Belgian ports lose case at the European Court and will have to pay millions in corporation tax

A ruling by the European Court means that ports in Belgium will no longer be exempt from corporation tax. The European Court ruled that the exemption is tantamount to illegal state support. The exemption pre-dates the setting up of the European Union. The then Belgian government granted the ports of Antwerp, Ghent, Ostend, Zeebrugge, Brussels, Charleroi, Liège and Namur from paying corporation tax. However, they will now have to pay the tax that is set at 33%.   

Europe believed that the exemption was a form of illegal state subsidy for the ports and two years ago the European Commission demanded that it be stopped. The ports took the case to the European Court as scrapping the exemption would mean them being poorer to the tune of millions of euro.   

However, the court has ruled against them, backing the European Commission’s assertion that ports should be considered to be businesses and treated accordingly.    

Port of Antwerp says that ruling is “regrettable”

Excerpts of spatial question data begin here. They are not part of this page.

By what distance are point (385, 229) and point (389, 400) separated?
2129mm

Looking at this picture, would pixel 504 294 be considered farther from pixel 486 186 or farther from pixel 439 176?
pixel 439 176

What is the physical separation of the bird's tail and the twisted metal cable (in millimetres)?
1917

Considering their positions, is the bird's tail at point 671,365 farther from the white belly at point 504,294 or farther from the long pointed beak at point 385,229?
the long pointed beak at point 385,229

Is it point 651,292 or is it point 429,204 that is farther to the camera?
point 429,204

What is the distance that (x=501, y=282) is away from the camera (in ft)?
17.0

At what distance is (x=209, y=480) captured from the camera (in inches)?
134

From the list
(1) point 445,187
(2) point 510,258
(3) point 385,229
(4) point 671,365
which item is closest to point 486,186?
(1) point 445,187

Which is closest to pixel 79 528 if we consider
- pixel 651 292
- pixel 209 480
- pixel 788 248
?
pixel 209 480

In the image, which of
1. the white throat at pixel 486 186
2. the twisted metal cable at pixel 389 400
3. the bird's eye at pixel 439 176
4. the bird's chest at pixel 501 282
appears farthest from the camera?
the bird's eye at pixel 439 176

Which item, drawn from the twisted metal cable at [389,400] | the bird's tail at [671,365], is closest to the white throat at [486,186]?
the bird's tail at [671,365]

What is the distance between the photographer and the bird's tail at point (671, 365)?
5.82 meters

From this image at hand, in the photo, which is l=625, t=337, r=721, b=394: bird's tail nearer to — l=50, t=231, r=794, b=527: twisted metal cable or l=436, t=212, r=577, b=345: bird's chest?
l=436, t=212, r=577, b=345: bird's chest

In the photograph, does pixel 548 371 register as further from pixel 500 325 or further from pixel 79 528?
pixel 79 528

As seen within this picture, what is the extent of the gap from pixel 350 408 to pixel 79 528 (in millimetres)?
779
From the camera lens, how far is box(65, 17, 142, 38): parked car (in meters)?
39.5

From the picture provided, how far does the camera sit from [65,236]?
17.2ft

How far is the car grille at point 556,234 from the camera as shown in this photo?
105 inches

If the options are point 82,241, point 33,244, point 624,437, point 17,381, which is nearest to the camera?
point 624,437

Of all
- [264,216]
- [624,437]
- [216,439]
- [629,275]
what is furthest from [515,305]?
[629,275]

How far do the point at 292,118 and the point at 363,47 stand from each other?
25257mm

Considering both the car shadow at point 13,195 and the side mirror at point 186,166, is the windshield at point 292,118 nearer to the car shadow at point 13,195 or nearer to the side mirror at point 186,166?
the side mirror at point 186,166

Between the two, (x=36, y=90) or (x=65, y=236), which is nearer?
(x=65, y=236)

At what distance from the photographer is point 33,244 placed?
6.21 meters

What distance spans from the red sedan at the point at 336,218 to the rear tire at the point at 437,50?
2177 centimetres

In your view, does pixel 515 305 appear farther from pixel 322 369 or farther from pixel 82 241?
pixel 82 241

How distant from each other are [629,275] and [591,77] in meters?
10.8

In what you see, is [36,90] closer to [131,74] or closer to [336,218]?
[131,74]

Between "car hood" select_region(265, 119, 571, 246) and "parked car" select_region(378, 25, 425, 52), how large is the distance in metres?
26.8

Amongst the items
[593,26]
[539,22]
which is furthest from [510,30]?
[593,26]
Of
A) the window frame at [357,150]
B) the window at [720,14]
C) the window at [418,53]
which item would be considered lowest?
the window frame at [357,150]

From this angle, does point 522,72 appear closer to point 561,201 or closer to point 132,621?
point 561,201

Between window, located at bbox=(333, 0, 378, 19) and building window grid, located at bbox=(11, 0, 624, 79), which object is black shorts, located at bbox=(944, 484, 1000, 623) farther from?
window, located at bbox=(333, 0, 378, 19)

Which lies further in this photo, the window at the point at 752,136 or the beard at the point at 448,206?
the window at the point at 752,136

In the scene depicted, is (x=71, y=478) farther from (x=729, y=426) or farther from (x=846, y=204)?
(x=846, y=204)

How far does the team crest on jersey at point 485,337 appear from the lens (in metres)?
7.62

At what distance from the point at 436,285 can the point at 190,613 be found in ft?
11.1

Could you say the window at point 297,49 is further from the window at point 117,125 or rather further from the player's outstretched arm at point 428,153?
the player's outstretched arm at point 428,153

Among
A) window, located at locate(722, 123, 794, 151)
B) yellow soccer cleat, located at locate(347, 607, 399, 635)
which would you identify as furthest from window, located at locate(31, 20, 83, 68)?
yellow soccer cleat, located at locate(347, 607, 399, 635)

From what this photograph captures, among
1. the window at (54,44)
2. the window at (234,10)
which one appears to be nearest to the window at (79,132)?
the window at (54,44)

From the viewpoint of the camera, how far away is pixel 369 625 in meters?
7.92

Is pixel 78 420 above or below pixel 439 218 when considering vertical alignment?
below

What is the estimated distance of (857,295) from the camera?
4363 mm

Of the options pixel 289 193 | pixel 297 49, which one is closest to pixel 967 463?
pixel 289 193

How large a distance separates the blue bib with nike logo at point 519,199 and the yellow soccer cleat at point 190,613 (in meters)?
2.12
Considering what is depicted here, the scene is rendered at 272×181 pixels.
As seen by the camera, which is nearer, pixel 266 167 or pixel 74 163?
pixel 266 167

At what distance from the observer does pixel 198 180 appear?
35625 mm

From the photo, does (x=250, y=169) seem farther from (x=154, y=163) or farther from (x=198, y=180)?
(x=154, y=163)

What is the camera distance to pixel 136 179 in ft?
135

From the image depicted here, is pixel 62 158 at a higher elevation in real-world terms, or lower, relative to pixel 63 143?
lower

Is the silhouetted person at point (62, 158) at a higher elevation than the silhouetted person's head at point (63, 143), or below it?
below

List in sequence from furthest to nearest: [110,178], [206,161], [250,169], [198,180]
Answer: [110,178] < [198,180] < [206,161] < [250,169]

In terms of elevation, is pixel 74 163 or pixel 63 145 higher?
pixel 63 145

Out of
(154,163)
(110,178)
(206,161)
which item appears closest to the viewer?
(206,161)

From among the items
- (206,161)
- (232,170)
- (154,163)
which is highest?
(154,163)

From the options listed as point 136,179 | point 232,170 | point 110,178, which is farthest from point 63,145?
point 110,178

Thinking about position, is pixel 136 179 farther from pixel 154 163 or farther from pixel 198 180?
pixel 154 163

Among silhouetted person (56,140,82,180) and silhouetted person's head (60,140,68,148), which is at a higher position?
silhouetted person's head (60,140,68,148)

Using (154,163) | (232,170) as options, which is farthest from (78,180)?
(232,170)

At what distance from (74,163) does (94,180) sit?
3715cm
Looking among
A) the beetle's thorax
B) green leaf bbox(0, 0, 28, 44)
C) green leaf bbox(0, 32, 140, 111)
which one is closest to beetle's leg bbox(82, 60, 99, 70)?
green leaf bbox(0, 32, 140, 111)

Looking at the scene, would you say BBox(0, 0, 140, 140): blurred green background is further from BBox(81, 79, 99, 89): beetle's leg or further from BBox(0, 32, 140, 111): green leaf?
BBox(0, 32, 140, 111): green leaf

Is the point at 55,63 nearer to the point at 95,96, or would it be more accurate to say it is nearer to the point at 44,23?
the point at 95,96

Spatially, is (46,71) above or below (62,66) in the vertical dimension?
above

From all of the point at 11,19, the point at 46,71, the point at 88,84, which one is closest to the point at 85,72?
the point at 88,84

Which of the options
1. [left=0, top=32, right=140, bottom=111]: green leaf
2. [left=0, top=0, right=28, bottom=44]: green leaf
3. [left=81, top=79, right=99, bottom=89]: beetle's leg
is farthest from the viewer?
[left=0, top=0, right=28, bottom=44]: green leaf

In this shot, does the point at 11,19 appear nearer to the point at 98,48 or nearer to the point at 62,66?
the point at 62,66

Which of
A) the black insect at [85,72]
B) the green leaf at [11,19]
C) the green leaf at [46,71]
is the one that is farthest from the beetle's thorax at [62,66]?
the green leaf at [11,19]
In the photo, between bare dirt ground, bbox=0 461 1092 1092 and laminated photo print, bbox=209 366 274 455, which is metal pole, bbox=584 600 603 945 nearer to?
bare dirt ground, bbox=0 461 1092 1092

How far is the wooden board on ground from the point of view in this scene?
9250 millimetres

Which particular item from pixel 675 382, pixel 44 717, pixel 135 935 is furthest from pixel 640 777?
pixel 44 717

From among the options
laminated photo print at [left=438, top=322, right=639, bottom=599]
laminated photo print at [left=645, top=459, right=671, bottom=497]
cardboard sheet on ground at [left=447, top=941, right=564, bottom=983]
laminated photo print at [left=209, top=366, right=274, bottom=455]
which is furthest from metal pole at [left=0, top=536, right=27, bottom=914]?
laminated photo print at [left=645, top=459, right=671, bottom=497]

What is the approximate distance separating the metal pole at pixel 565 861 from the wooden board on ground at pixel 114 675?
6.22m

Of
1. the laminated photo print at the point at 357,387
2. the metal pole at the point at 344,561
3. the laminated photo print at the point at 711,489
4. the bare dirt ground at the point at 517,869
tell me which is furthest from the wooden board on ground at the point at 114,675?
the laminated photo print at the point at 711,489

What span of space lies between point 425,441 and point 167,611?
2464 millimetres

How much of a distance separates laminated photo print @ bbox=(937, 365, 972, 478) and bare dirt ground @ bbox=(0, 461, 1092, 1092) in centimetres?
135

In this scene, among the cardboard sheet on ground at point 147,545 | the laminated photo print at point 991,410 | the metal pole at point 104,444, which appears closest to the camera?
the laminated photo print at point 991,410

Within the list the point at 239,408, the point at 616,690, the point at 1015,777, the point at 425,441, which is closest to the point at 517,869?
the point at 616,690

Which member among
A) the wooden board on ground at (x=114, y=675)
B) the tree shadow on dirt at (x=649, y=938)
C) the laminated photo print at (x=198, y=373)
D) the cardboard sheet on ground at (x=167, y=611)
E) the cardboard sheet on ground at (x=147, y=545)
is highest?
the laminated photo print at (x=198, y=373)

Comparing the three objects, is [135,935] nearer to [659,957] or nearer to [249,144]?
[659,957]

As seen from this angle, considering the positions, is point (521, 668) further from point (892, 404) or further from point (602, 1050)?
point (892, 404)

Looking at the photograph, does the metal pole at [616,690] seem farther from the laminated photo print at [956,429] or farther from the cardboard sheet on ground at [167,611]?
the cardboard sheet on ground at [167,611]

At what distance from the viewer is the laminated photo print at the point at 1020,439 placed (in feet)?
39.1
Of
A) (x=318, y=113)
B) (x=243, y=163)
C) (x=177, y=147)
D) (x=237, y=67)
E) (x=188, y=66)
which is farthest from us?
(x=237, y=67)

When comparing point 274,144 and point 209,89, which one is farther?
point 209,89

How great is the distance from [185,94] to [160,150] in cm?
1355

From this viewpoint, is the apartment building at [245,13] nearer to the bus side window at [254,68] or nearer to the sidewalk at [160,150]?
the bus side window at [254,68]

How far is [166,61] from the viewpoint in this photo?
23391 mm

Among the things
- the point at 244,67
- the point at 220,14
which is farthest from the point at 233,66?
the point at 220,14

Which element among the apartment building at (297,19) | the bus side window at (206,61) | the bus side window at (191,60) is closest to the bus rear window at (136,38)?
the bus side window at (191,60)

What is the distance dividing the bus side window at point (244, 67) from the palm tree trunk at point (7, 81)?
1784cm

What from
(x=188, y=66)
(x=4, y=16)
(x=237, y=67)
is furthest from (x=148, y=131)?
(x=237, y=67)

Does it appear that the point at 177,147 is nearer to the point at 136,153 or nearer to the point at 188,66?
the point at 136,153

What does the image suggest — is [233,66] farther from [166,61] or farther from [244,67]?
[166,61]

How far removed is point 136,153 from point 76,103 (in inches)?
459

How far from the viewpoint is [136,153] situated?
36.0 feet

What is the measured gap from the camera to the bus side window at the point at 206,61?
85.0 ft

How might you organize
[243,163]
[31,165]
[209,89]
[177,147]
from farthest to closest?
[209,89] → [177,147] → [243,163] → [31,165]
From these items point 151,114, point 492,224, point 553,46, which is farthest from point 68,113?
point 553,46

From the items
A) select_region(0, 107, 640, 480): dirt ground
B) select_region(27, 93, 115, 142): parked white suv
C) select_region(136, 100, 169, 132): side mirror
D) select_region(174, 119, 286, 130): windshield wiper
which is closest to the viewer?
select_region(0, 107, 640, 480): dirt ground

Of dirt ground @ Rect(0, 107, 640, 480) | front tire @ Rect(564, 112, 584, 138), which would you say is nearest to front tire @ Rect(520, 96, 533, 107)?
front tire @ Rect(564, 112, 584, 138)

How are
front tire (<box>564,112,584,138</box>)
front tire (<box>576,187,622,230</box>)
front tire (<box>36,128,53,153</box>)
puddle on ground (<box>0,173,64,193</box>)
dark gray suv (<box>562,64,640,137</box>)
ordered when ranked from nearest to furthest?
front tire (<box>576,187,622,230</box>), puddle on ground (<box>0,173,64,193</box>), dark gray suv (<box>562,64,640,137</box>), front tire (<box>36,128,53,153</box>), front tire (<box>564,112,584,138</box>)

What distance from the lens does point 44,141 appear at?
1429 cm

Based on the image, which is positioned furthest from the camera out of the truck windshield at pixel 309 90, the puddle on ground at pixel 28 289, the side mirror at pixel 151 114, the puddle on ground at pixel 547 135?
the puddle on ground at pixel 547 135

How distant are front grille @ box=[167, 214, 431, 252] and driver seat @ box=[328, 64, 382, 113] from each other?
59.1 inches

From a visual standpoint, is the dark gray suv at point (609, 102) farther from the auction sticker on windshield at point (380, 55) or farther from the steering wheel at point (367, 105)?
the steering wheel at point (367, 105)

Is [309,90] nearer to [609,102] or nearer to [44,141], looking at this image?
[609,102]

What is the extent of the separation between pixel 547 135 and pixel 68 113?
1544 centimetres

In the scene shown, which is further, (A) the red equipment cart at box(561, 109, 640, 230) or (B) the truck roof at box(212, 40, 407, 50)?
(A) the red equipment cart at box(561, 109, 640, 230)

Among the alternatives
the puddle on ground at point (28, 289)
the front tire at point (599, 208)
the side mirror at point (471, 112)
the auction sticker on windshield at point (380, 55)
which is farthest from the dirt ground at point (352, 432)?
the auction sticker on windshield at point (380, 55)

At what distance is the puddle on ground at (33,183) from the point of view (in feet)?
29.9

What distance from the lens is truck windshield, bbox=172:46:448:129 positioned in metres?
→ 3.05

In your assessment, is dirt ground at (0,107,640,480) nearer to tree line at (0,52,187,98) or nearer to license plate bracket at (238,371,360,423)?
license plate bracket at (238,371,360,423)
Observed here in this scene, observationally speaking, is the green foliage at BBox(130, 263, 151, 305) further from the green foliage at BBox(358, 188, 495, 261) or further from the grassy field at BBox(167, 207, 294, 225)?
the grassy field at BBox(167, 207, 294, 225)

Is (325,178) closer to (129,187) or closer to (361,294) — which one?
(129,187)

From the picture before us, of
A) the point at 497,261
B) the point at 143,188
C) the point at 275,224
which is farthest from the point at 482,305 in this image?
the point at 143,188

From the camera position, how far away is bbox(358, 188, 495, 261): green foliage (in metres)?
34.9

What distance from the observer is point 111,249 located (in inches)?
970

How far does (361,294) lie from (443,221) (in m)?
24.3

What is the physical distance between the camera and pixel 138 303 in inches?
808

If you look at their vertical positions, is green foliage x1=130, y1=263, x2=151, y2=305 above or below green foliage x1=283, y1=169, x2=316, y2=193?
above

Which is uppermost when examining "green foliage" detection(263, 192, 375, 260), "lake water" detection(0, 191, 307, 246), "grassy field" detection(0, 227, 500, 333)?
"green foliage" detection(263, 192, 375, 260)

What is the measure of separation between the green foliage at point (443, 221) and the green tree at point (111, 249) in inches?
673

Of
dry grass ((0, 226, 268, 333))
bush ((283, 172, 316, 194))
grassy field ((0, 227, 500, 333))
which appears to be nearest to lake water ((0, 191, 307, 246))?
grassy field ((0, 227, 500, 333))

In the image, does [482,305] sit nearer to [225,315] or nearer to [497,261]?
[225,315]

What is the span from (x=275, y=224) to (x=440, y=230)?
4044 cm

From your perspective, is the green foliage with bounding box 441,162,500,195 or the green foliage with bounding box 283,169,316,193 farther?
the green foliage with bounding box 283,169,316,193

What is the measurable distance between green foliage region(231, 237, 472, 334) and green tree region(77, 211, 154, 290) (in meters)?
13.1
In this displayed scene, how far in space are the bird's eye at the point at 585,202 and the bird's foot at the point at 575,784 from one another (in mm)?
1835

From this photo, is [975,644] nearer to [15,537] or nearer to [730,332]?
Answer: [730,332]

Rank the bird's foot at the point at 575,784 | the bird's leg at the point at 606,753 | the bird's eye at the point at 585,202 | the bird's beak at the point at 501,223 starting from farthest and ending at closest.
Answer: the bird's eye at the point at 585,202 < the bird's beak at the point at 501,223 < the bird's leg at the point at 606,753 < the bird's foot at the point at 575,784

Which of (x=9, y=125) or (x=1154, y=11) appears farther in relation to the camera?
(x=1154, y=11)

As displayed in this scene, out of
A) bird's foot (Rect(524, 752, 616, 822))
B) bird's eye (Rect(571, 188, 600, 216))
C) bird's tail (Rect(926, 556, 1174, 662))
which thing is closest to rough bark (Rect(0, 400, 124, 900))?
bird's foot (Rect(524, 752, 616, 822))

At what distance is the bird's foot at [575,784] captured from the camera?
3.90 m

In an initial reaction to the European Court’s ruling the Port of Antwerp’s spokesman Gert Ickx told VRT News “Port of Antwerp tried to convince the court that it doesn’t function like typical company that in the main is involved in economic activity with profit as its main goal. Port of Antwerp wishes to above all offer added value and create work for the companies situated at the port. The Port of Antwerp’s profits are invested to a maximum in the port, its infrastructure and mobility and sustainable energy projects that benefit society”.   

Previously The Netherlands was also forced to scrap its corporation tax exemption for sea ports. A number of Dutch ports went to the European Court when they found out that Belgian, French and German ports were also benefiting for state support in one form or another.